Show compassion to yourself. Admit it when you fall victim to jealous, and assure yourself that it's a natural feeling you don't need to be ashamed of. Only by accepting the feeling at face value can you learn to overcome it.
Take time to focus on your own interests independent of the relationship. Developing yourself as an individual can make it easier to see what you bring to the relationship, which can make it easier to accept that your boyfriend loves you. Don't respond when he talks to you via email, texting, or social media. If he tries making you jealous in person, reply in as neutral a manner as possible before ending the conversation and walking away.
In addition to not replying to him directly, you also need to resist the temptation to post that vague, passive-aggressive status update on Facebook or Twitter, and avoid complaining to mutual friends who might let him know. It's possible that he may put more effort into making you jealous initially, but if you're consistent, he should eventually get the message that it won't work.

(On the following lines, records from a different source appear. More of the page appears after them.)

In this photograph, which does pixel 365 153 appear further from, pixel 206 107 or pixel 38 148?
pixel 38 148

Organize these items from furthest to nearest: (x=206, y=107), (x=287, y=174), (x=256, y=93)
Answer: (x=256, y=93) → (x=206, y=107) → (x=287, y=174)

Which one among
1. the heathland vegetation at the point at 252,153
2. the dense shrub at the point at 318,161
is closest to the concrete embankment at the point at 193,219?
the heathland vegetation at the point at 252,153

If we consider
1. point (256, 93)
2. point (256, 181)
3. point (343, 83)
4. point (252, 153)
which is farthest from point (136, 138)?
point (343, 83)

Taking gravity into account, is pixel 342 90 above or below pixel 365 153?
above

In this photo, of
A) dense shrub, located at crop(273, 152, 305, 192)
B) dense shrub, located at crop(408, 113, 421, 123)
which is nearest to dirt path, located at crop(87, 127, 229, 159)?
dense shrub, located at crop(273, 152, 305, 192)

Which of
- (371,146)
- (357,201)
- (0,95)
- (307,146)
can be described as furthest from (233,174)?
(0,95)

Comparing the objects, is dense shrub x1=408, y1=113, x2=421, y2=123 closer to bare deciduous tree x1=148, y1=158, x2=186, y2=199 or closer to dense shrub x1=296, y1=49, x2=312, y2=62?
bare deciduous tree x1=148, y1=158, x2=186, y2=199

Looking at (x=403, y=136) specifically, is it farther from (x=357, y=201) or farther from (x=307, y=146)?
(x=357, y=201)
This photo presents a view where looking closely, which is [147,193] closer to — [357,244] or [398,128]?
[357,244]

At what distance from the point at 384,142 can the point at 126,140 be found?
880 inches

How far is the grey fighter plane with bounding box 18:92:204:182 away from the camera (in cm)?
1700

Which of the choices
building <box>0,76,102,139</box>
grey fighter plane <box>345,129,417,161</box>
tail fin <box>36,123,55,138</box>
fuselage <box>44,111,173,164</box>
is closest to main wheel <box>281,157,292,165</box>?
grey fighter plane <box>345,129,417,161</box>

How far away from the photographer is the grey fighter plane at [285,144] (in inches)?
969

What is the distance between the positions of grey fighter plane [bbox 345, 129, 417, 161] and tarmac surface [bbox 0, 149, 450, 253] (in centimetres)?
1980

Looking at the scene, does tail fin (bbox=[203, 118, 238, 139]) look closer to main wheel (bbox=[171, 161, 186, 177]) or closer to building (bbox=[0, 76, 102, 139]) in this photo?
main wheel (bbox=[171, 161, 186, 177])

If he's especially stubborn and the behavior is really getting to you, respond by cutting him off. Unfriend, unfollow, and block him via social media. If things get really bad, block his phone number from your phone and mark his email address as spam. You might feel tempted to fight fire with fire--or, in this case, fight jealousy with jealousy--but this usually isn't a good idea. Getting into a new relationship just to make your ex jealous won't be fair to you or the new guy you start dating.